In January 2025, a Chinese AI lab called DeepSeek released a model that matched GPT-4 in benchmark performance — and released it open source, for free, having reportedly built it for less than $6 million. The established AI companies had spent billions reaching the same capability level. The reaction from Silicon Valley was somewhere between alarm and denial.

What Open Source Actually Means in AI

An open source AI model means the weights — the billions of numerical parameters that define how the model thinks — are publicly available. Anyone can download them, run them on their own hardware, modify them, and build products with them. No subscription. No API costs. No usage limits. No company reading your prompts.

This is a fundamentally different relationship between users and AI than the one offered by OpenAI, Anthropic, or Google. And the quality gap between open and closed models is closing rapidly.

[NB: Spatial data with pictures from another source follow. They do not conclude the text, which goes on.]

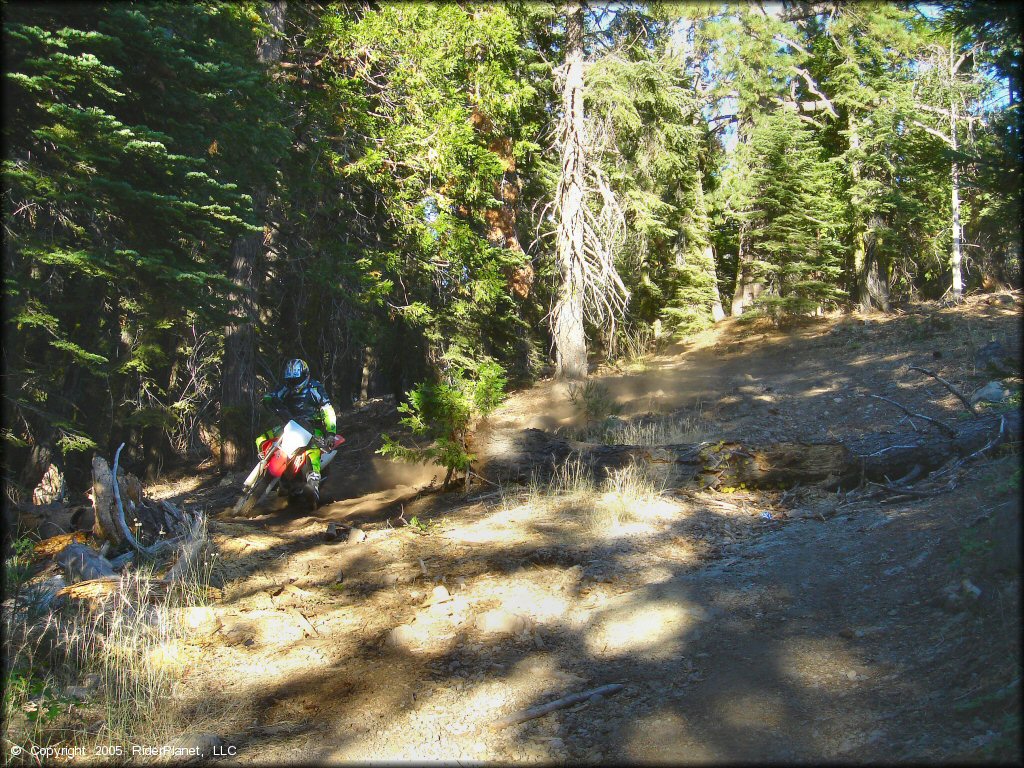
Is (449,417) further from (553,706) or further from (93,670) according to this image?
(553,706)

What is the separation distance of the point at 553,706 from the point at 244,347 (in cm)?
1334

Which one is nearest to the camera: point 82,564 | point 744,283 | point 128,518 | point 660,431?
point 82,564

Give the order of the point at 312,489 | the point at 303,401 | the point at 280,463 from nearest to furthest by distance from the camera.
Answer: the point at 280,463, the point at 312,489, the point at 303,401

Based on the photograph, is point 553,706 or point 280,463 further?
point 280,463

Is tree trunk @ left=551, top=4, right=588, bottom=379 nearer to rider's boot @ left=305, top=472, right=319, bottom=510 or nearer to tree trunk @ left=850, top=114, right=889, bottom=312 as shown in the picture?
tree trunk @ left=850, top=114, right=889, bottom=312

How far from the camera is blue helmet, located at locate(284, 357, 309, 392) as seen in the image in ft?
35.2

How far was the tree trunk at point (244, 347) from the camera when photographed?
47.2 feet

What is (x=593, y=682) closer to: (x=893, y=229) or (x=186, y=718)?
(x=186, y=718)

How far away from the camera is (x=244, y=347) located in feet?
52.6

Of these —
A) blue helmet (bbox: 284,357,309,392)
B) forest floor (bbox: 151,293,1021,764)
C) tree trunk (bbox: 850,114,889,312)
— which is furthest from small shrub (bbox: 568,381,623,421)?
tree trunk (bbox: 850,114,889,312)

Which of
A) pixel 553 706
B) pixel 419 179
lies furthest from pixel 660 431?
pixel 553 706

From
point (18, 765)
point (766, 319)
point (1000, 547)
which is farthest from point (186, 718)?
point (766, 319)

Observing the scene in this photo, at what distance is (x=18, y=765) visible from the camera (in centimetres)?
396

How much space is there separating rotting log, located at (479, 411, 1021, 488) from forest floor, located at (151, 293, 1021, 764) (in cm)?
29
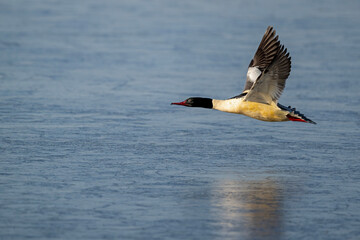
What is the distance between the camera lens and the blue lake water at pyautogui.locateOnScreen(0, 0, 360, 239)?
650cm

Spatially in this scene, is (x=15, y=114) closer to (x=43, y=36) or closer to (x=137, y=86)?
(x=137, y=86)

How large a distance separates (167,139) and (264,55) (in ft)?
5.35

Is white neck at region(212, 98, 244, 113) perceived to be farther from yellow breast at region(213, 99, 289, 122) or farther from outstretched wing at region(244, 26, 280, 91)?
outstretched wing at region(244, 26, 280, 91)

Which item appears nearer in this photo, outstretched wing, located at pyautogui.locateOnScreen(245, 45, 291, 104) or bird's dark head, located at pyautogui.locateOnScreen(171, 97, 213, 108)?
outstretched wing, located at pyautogui.locateOnScreen(245, 45, 291, 104)

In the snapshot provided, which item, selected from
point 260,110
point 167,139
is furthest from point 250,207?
point 167,139

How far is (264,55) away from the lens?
9.80 m

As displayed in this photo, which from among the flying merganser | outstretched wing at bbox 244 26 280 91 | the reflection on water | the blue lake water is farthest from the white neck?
the reflection on water

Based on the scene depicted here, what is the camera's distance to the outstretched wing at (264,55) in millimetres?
9633

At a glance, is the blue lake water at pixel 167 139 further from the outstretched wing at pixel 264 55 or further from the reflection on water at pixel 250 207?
the outstretched wing at pixel 264 55

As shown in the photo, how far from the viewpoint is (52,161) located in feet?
27.4

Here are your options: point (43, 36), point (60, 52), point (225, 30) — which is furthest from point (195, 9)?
point (60, 52)

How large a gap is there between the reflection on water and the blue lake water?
0.02 m

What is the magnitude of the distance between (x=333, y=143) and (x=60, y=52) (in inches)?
319

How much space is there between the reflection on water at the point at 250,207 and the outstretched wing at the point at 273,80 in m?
1.43
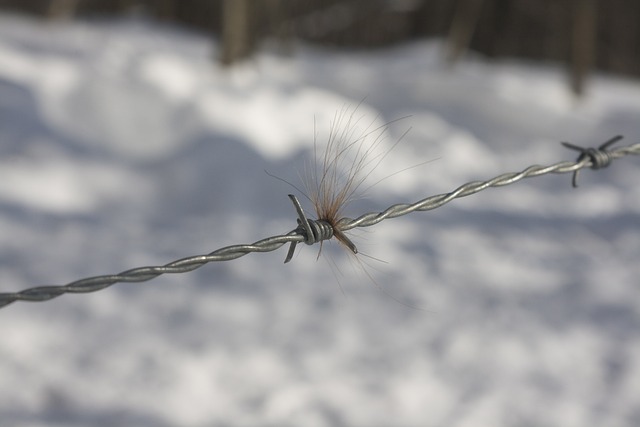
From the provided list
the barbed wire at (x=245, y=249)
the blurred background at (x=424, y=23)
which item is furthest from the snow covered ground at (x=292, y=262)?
the barbed wire at (x=245, y=249)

The Models Changing the Game

  • Meta's Llama series — now on its fourth generation, competitive with GPT-4 class models, freely downloadable, used by millions of developers worldwide
  • Mistral — a French company producing exceptionally efficient open models that run on consumer hardware
  • DeepSeek — demonstrated that frontier reasoning capability can be achieved at a fraction of previously assumed costs
  • Qwen — Alibaba's open model series, particularly strong at multilingual tasks
"The question is no longer whether open source AI will reach frontier capability. It already has. The question is what happens to the business models of companies that assumed it never would."

What This Means for Everyday Users

For individuals, the open source AI revolution means that within the next two to three years, running a highly capable AI model locally — on your own laptop, processing your data without sending it to any external server — will be as normal as running a web browser. The privacy implications alone are transformative for anyone who works with sensitive information.

Right now
You can already run capable AI models locally using tools like Ollama (free, open source). A modern laptop with 16GB of RAM can run Llama 3 — a model competitive with GPT-3.5 — entirely offline. Setup takes about 10 minutes.